Il s’est félicité de la reprise de la production de phosphates grâce à la signature du procès verbal d’une réunion entre toutes les parties prenantes de toutes les sensibilités politiques. « Je suis particulièrement fier de la tenue de cette réunion », a-t-il dit en exhibant le document avec toutes les signatures. Il a estimé que tous les engagements pris doivent être honorés. Il s’en portera garant.

A l’entame de son discours, le Chef de l’Etat a rappelé l’importance de l’indépendance conquise après une longue lutte menée par d’illustres Tunisiens. « C’est une indépendance totale même si elle n’a été parachevée que sept ans plus tard avec l’évacuation du dernier soldat étranger du sol national » a dit Béji Caïd Essebsi. L’occasion pour lui de mettre l’accent sur l’appréciation très positive des étrangers pour notre pays quand les Tunisiens se montrent sceptiques sinon déçus.

A cet égard il a donné lecture de passages de lettres de félicitations qu’il a reçues des président américain, allemand et français disant tout le bien qu’ils pensent de la Tunisie et réitérant leur soutien à la transition démocratique dans notre pays.

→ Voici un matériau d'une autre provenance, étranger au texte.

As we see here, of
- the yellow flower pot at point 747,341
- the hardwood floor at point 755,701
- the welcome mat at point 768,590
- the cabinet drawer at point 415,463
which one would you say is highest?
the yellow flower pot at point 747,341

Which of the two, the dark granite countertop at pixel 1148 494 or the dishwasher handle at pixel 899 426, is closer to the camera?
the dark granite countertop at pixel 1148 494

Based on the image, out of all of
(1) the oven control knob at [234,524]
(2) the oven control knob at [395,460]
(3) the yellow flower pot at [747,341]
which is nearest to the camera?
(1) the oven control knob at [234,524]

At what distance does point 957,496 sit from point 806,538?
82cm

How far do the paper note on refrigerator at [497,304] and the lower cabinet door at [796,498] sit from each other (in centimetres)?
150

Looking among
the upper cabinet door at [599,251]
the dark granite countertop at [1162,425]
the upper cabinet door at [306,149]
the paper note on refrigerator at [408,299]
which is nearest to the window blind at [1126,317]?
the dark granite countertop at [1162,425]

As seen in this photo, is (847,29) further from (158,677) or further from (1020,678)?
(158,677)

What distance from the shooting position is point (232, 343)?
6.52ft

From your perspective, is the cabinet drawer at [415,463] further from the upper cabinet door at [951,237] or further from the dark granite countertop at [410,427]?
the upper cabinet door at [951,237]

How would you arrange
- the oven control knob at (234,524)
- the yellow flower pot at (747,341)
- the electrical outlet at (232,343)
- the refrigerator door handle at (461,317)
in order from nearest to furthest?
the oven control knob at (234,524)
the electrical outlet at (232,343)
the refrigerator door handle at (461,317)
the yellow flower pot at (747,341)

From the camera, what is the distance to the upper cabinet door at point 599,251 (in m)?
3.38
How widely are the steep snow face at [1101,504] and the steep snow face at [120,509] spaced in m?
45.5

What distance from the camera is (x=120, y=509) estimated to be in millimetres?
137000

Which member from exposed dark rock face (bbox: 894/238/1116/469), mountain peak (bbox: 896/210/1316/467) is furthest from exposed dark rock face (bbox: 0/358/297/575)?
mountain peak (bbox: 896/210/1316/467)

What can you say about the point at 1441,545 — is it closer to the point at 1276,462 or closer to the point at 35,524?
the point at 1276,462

Il n'a pas omis enfin de dire que la menace terroriste est encore présente. Il a félicité les institutions militaire et sécuritaire pour la réussite de l'opération de neutralisation de deux terroristes  hier lundi à Ben Guerdane. Il a chargé leurs autorités hiérarchiques, les ministres de la Défense et de l'Intérieur de leur  présenter le marque de son appréciation. Un geste d'homme d'Etat qui est estimé à sa juste valeur.